● Text segment
⟨
Maigu: The Niger State Community Where Terrorists Camp, Rape, Launch Deadly Attacks
The terrorists, who would later align with Boko Haram, use Maigu in the Shiroro area of North-central Nigeria as a route for launching attacks on other settlements, and as a rest point where they collect taxes and rape the community’s women.
Pastor Dogo, 45, is never returning to Maigu in the Shiroro Local Government Area (LGA) of Niger State, Northwest Nigeria, for certain reasons: one is the haunting fear he experienced as he hid on a hill when terrorists passed through; then there is the enforced tax on the community where they are made to pay a certain amount of money to be left alone. And the third, the memory of how girls and women were sexually assaulted, particularly the case of a married woman gang-raped by the same three people on two occasions.
A major route
Once, in 2016, Dogo was part of an evangelism team that visited Maigu. Then, terrorists, once referred to as cattle rustlers and later bandits, made off with one man’s cattle. When the owner confronted them, they killed him.
Little did he know fate would demand he relocates to the area as its people’s local pastor three years later. At that time, cattle rustling appeared to be the sole mission of the terrorists, but in 2020 things became worse.
⟩
● Study questions
1) Write out, word for word, the stretch of the article on Maigu from "Maigu: The Niger" through "the community’s women.".
2) Extend the article on Maigu with the passage that comes next after its final sentence.
The lines that come after the article on Maigu have no connection to it.

● Input data
⟨
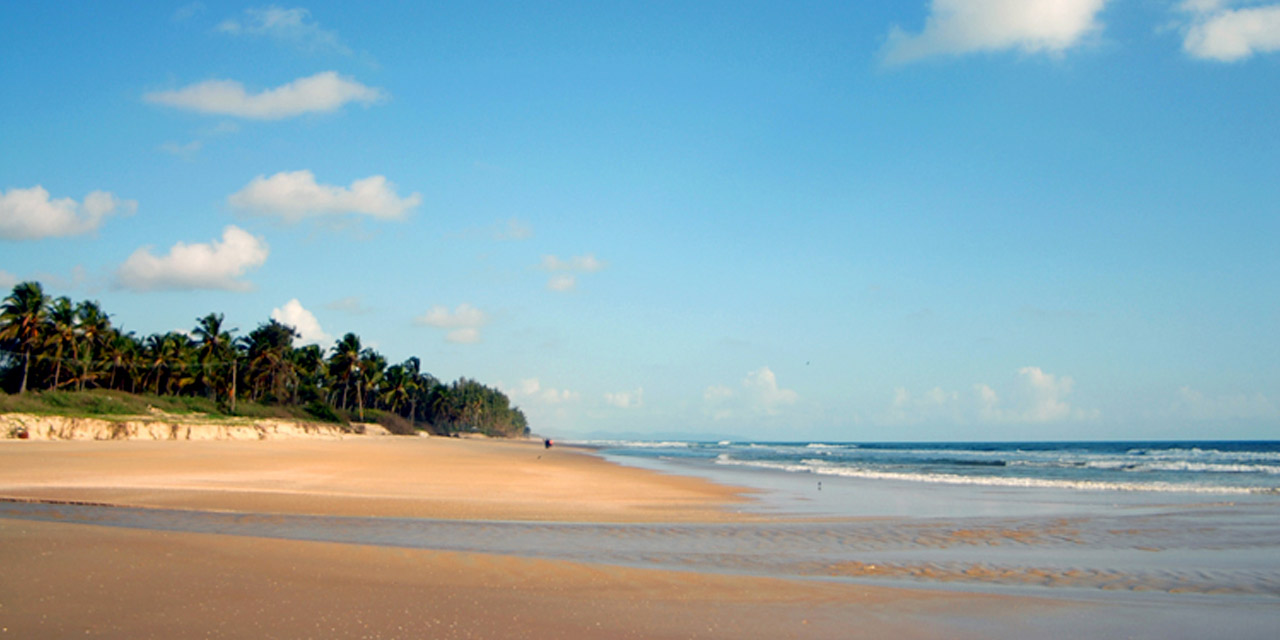 Majorda - the best beaches in Goa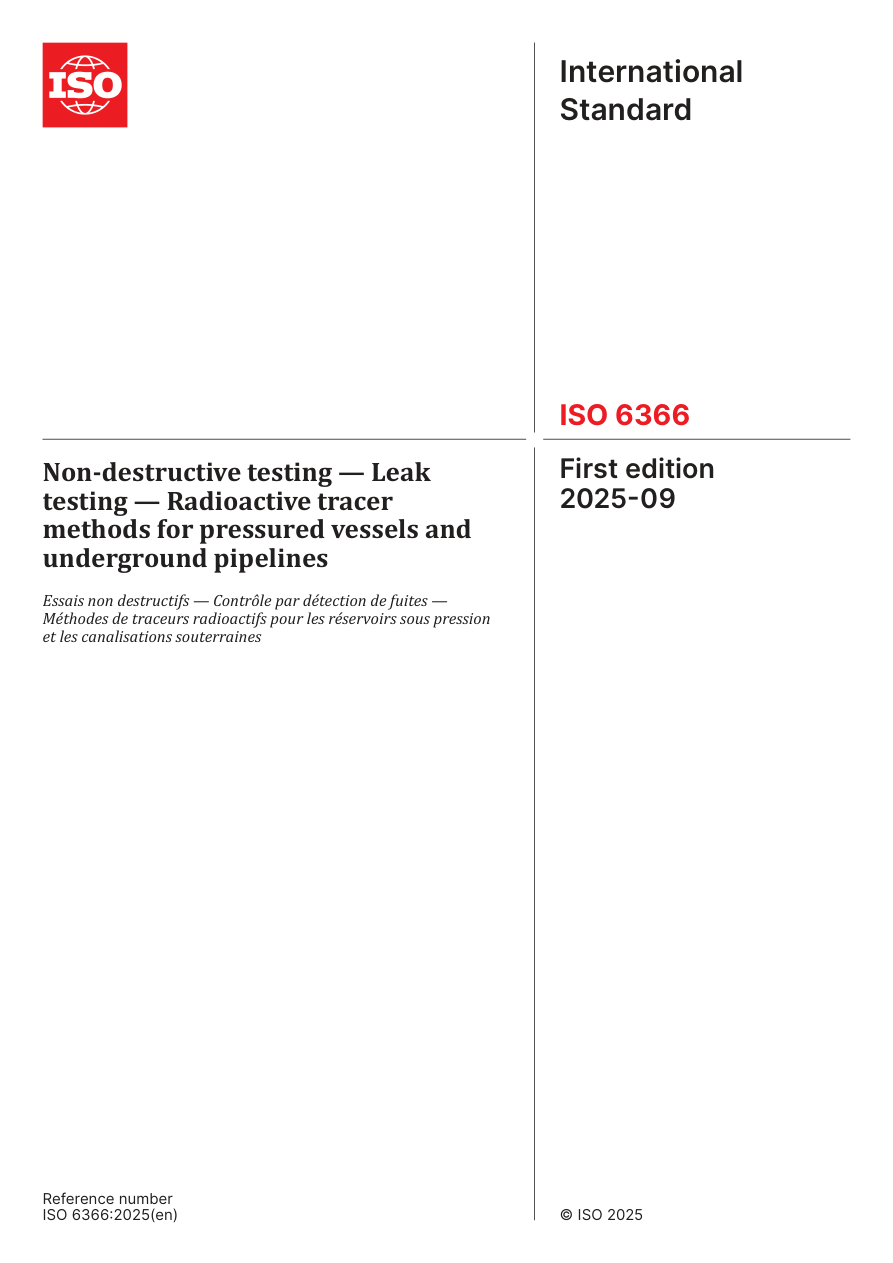 ISO 6366:2025 PDF Preview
⟩
● Results in order
1)
Maigu: The Niger State Community Where Terrorists Camp, Rape, Launch Deadly Attacks
The terrorists, who would later align with Boko Haram, use Maigu in the Shiroro area of North-central Nigeria as a route for launching attacks on other settlements, and as a rest point where they collect taxes and rape the community’s women.

2)
“We began to hear news of killings in other places,” Dogo says. “They only used to pass our village in 2020.”
The terrorists used to make it clear that they would only attack a place where their own people were harmed.
“There were three pastors in the area. We used to gather monthly to pray. It was a tricky situation in Maigu. Anytime the terrorists wanted to attack Katarma [in Chikun LGA of Kaduna State], they follow through Maigu. It served as a route to Minna [Niger State capital] and several other parts of the state.”
Once, in 2021, the terrorists approached Dogo in front of his house. They were returning with rustled herds of cattle and asked for blankets. He obliged them.
“They liked to get things like these when they were passing through. When you have it, they collect it,” he explains. “They were two on a motorcycle. Others also went to other houses.”
By morning, as they prepared to move out of Maigu, the terrorists returned Dogo’s blanket to him. “Sometimes, when their leader isn’t the kind type, he won’t tell his boys to return the blankets. But a kind one will move around the village and announce that if they had collected blankets from any house and have not returned them, he should be told. When we say they have been returned, they pass.”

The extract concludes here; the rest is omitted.